= TO DO =
- a) Reproduce the records verbatim, covering only the stretch from the line containing "How far is the" through the end of the records, and leave the pictures out of your answer.
- b) Write the next part of the post on the Huichol Indians of Mexico, picking up after its final sentence.

___ EXTRACTED TEXT

Sunday, February 14, 2010





The Huichol Indians of Mexico



(In my view)




Bead work




Just about a week ago, I went to the Huichol enclave of these renowned Mexican Indians, the place is the town of Santiago Ixcuintla roughly 45 miles North- East of San Blas in the State of Nayarit (Mexico). In this town, of about 5000 thousand people, are one exhibit after another of their artistic talent, they have tile and glass murals through the town that are magnificent expressions of their art, depicting the struggles of their life and their culture.


City of Santiago Ixcuintla Murals







They have mastered some ways of creating extraordinary sculptures covered with colored beads and thread. Trying to explain them to you will be a very challenging task for me, I will, instead, show you a few of their masterpieces that I photographed and only a few because…. I was not supposed to be taking any pictures of them or their pieces on display (so I sneak some of them, sorry!)

______
___ DATASET

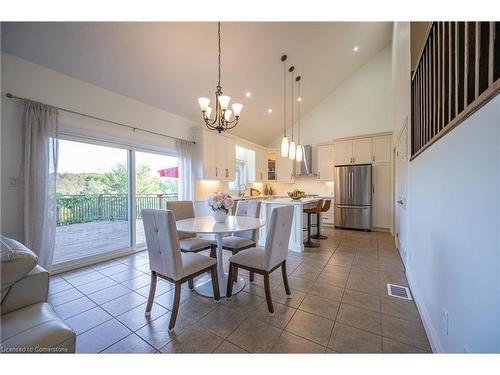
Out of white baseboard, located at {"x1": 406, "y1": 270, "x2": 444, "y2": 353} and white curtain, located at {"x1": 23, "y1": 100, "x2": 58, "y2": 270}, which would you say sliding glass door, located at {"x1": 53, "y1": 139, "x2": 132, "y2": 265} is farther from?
white baseboard, located at {"x1": 406, "y1": 270, "x2": 444, "y2": 353}

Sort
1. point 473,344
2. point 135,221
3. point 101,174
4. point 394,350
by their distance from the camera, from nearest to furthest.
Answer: point 473,344 → point 394,350 → point 101,174 → point 135,221

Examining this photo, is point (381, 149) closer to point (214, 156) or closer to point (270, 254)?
point (214, 156)

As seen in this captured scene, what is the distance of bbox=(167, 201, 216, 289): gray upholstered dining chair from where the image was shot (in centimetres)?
244

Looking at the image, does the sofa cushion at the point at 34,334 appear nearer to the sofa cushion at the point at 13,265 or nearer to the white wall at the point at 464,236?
the sofa cushion at the point at 13,265

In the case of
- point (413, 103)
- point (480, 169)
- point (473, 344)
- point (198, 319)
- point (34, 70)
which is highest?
point (34, 70)

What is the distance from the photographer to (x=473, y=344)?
0.92 meters

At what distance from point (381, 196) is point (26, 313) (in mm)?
6080

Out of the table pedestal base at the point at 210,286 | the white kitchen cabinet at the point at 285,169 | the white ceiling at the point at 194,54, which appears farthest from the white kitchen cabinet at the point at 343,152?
the table pedestal base at the point at 210,286

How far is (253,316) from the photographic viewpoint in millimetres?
1783

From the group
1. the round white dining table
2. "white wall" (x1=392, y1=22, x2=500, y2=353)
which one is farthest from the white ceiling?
"white wall" (x1=392, y1=22, x2=500, y2=353)
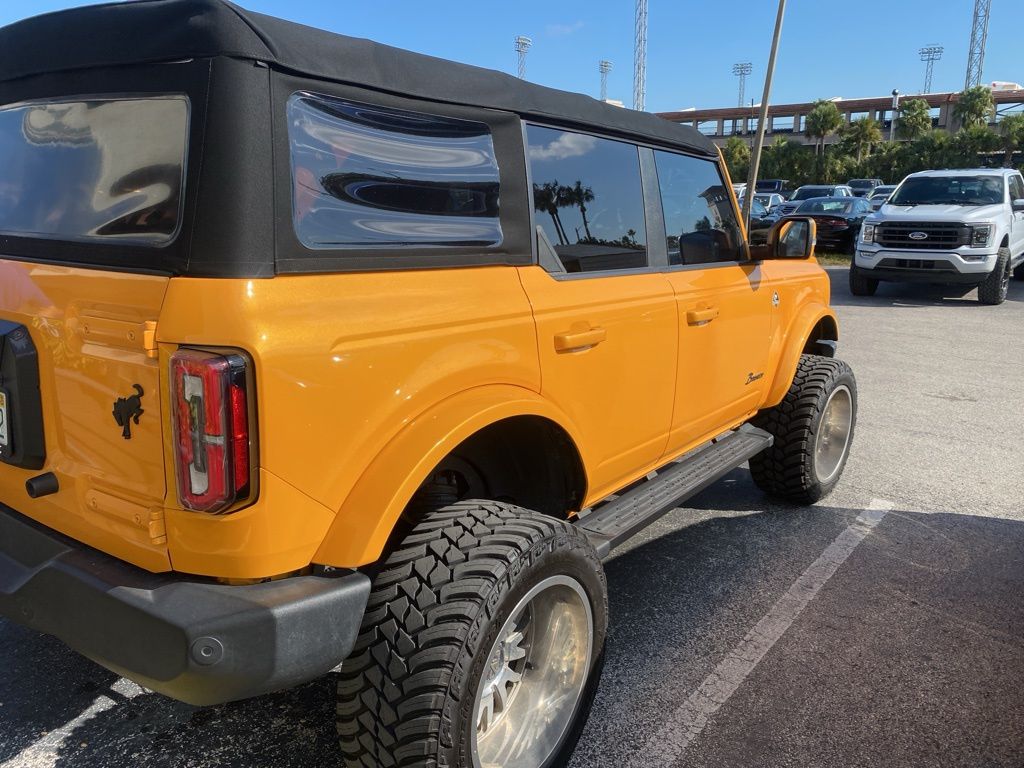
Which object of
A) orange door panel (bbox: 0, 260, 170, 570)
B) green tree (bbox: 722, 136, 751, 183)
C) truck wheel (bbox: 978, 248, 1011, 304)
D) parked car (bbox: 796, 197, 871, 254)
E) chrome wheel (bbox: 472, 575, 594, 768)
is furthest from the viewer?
green tree (bbox: 722, 136, 751, 183)

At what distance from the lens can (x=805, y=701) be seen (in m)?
2.67

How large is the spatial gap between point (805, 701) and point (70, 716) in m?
2.42

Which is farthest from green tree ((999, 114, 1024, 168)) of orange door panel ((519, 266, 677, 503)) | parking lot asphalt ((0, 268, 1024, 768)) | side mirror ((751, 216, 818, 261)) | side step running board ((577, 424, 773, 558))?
orange door panel ((519, 266, 677, 503))

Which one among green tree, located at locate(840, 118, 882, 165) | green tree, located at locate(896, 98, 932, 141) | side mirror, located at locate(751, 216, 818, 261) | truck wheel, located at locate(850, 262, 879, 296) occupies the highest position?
green tree, located at locate(896, 98, 932, 141)

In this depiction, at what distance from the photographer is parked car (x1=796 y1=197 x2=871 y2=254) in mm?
18891

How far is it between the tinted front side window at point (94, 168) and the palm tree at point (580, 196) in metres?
1.28

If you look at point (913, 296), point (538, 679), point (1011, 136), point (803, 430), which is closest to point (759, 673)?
point (538, 679)

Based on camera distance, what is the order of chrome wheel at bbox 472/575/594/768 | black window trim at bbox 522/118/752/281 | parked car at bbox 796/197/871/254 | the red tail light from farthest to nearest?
parked car at bbox 796/197/871/254 < black window trim at bbox 522/118/752/281 < chrome wheel at bbox 472/575/594/768 < the red tail light

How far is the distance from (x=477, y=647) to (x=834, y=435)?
3409mm

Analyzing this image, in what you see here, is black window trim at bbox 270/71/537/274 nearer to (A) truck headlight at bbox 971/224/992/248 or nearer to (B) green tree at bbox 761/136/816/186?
(A) truck headlight at bbox 971/224/992/248

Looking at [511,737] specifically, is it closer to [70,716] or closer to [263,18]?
[70,716]

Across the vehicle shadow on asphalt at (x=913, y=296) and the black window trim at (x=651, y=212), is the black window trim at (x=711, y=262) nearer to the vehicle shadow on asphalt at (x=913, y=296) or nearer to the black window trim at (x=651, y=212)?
the black window trim at (x=651, y=212)

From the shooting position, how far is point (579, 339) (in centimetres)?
242

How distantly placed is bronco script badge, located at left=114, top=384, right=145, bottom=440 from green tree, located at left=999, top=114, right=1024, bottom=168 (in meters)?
56.9
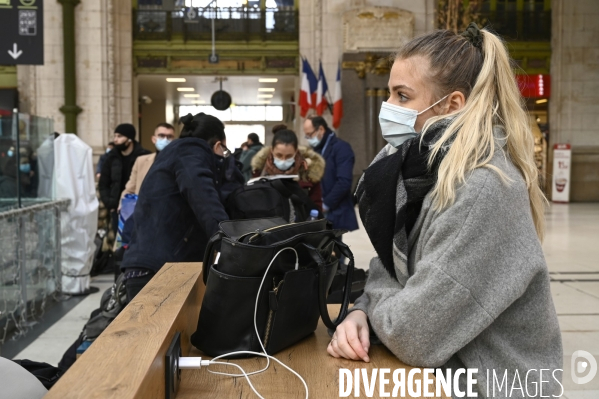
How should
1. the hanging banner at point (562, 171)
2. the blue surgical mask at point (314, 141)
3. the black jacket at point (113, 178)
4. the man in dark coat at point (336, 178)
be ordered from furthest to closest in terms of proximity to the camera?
the hanging banner at point (562, 171), the black jacket at point (113, 178), the blue surgical mask at point (314, 141), the man in dark coat at point (336, 178)

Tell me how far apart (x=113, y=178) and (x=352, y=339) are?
7783mm

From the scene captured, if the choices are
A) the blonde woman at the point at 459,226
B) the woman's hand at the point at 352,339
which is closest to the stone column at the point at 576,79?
the blonde woman at the point at 459,226

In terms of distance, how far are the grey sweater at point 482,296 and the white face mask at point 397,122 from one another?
1.01 feet

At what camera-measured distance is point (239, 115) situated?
34.8 metres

______

= RESPONSES =
- a)
How far is the distance from (x=477, y=647) to (x=834, y=435)?
3409mm

Analyzing this image, in what you see here, is black window trim at bbox 270/71/537/274 nearer to (A) truck headlight at bbox 971/224/992/248 or nearer to (B) green tree at bbox 761/136/816/186?
(A) truck headlight at bbox 971/224/992/248

Looking at [511,737] specifically, is it closer to [70,716] or closer to [263,18]?
[70,716]

Across the vehicle shadow on asphalt at (x=913, y=296) and the black window trim at (x=651, y=212), is the black window trim at (x=711, y=262) nearer to the vehicle shadow on asphalt at (x=913, y=296) or nearer to the black window trim at (x=651, y=212)?
the black window trim at (x=651, y=212)

From the shooting position, how far is point (579, 339) (in centimetres)?
242

How distantly placed is bronco script badge, located at left=114, top=384, right=145, bottom=440 from green tree, located at left=999, top=114, right=1024, bottom=168 (in meters)?
56.9
How should
1. the hanging banner at point (562, 171)
2. the blue surgical mask at point (314, 141)
3. the black jacket at point (113, 178)
4. the man in dark coat at point (336, 178)
be ordered from furthest to closest in terms of proximity to the camera?
the hanging banner at point (562, 171), the black jacket at point (113, 178), the blue surgical mask at point (314, 141), the man in dark coat at point (336, 178)

Tell me how far apart (x=113, y=178) and (x=352, y=339) are?
7783mm

From the scene captured, if the choices are
A) the blonde woman at the point at 459,226
B) the woman's hand at the point at 352,339
which is closest to the stone column at the point at 576,79?
the blonde woman at the point at 459,226

In terms of distance, how far are the grey sweater at point 482,296 and the white face mask at point 397,122 from one another?
1.01 feet

At what camera-measured distance is point (239, 115) situated?
34.8 metres

- b)
The Huichol Indians of Mexico call themselves "the healers." Secluded high in the Sierra Madre Mountains of northwestern Mexico, these indigenous people have preserved the purest pre-Columbian culture in our hemisphere. For centuries they have conducted ceremonial rituals they believe heal the Earth and keep nature balanced. But now the Earth is sick and dying. The lands of the Huicholes are dying. The forests are shrinking, water is becoming scarce, and the animals are disappearing, I can testify to this because were they live now in the town of Santiago Ixcluintla and the surrounding lands are almost a complete desert. Illness and poverty are all over the place. The Huichol Wise Man, the Grand Shaman, knows why…. Maybe! I personally hope so because these people are really very talented artists.
The Huicholes embroider their clothing with the symbols of nature which offer them strength and life: the flower, a prayer for rain; the deer, a request for love and bounty of their nature-deities; the scorpion, to ask their protection.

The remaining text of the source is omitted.